1. Respect informed criticism.
Now, it’s unsurprising that criticism can come from anywhere; a co-worker, family member, or relationship partner. At first glance, criticism from 2/3 of these individuals may hurt. The other may warrant an argument. It’s up to you to gauge whether that criticism was given in a respectful way, or comes from a passionate, loving place.
If adapting to this criticism would make you the person you want to be; do it.
Growth can occur at any age; a grandparent re-learning how to parent; a successful business tycoon changing his practices to accommodate the time; your sister learning how best to approach you with sensitive topics. Change is irrespective of age or experience. Ego will stop you from this growth.
2. Be with people who inspire you to grow how you want to.
If you’re comfortable, you’re not growing. A sprout from a seed needs to break the soil; a tree needs to push roots through bedrock.
I’ve learned surrounding myself with people who keep me complacent aren’t in my life to see me succeed. People who care about me test my will-power, my beliefs, and who I am. The only justice I can give for their efforts is to be better. Because without them, what do I have?
3. Be open to people who are different than you.
Strong-linked friendships and relationships are there for you to cry with; to go rock-climbing with; to complain about the political climate with. They share similarities with you. It’s easy to feel comfortable with these loved ones, because they’re a luxury. They’re your slippers. At the end of a hard day, they’re there to comfort you.
But are these people your running shoes? Those loafers or black stilettoes you wear solely to be the hottest thing walking on Saturday nights? The shoes you put on a couple of times a week to get you out of your comfort zone? Not necessarily.
What’s nice about all of these “shoes” is the amount of care you give them. While your slippers get the most use, they’re always there next to your bed. And your dress shoes you polish every other month, for that one time they’re needed.

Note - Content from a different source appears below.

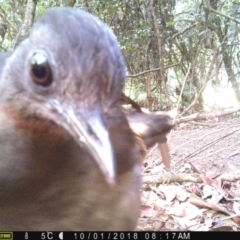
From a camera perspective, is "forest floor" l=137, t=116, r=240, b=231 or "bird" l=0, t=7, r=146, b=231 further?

They’re all there for you.
So if it’s anything I’ve learned so far from being uncomfortable with myself, it’s knowing that if I want to grow into the person I see myself being, I need to respect the things above. I need to stop being so sensitive; approach my shortcomings; make those who care about me feel like their love is returned; make my “weak links” feel as appreciated as I feel when I receive their support. Because at the end of the day, do I want to be a taker, or a giver?
So I think;
Can I live with being the same person for the rest of my life?